* BEGIN SUPPLIED RECORDS *
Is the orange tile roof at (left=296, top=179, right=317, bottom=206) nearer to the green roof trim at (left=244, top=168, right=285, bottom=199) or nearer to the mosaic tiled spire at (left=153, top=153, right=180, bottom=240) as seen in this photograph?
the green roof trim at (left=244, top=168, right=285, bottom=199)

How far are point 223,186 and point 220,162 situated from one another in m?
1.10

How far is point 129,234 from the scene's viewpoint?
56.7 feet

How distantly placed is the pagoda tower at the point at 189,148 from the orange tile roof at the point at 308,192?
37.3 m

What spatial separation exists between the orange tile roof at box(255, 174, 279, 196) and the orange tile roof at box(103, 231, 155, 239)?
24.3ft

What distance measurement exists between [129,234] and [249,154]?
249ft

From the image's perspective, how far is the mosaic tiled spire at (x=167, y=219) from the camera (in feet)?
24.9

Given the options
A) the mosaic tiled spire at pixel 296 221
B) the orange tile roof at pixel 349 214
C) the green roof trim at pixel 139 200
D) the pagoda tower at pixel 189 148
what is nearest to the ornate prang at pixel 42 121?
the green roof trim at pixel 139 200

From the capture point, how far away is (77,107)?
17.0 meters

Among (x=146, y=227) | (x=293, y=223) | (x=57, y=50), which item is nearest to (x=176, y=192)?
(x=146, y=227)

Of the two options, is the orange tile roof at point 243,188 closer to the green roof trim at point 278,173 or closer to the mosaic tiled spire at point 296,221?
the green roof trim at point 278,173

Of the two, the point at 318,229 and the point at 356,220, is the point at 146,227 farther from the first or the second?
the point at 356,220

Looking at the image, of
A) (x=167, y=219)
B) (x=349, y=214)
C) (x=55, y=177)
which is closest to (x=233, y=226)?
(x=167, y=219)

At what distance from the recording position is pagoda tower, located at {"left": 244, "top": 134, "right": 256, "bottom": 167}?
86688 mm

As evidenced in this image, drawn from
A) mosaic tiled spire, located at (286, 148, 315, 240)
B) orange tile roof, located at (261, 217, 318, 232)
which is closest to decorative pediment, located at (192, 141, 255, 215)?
* END SUPPLIED RECORDS *
● **PROBLEM TO SOLVE**: Rename every "orange tile roof" in the records above to "terracotta roof" and write out all the records again, leaving everything else unchanged.

● **TASK RESULT**:
Is the terracotta roof at (left=296, top=179, right=317, bottom=206) nearer to the green roof trim at (left=244, top=168, right=285, bottom=199) or nearer to the mosaic tiled spire at (left=153, top=153, right=180, bottom=240) as seen in this photograph?
the green roof trim at (left=244, top=168, right=285, bottom=199)

How far are point 223,186 and point 220,162 situated from one another in m?
1.10

How far is point 129,234 from the scene's viewpoint?
56.7 feet

How distantly placed is the pagoda tower at the point at 189,148 from the terracotta roof at the point at 308,192?
37.3 m

What spatial separation exists between the terracotta roof at box(255, 174, 279, 196) and the terracotta roof at box(103, 231, 155, 239)?
24.3ft

What distance measurement exists between [129,234] and [249,154]?
249ft

From the image's perspective, how far is the mosaic tiled spire at (x=167, y=219) from the camera (in feet)?
24.9

Given the options
A) the mosaic tiled spire at pixel 296 221
B) the terracotta roof at pixel 349 214
C) the green roof trim at pixel 139 200
D) the pagoda tower at pixel 189 148
what is nearest to the ornate prang at pixel 42 121?
the green roof trim at pixel 139 200

From the capture point, how far away is (77,107)?
17.0 meters

Among (x=146, y=227) | (x=293, y=223) | (x=57, y=50), which item is nearest to (x=176, y=192)?
(x=146, y=227)

Of the two options, is the terracotta roof at point 243,188 closer to the green roof trim at point 278,173 or closer to the mosaic tiled spire at point 296,221?
the green roof trim at point 278,173

Of the two, the point at 318,229 and the point at 356,220, is the point at 146,227 farther from the first or the second?
the point at 356,220

Looking at the image, of
A) (x=167, y=219)
B) (x=349, y=214)
C) (x=55, y=177)
which is closest to (x=233, y=226)?
(x=167, y=219)

At what distance from the recording position is pagoda tower, located at {"left": 244, "top": 134, "right": 256, "bottom": 167}?
86688 mm

As evidenced in this image, drawn from
A) mosaic tiled spire, located at (286, 148, 315, 240)
B) terracotta roof, located at (261, 217, 318, 232)
which is closest to decorative pediment, located at (192, 141, 255, 215)?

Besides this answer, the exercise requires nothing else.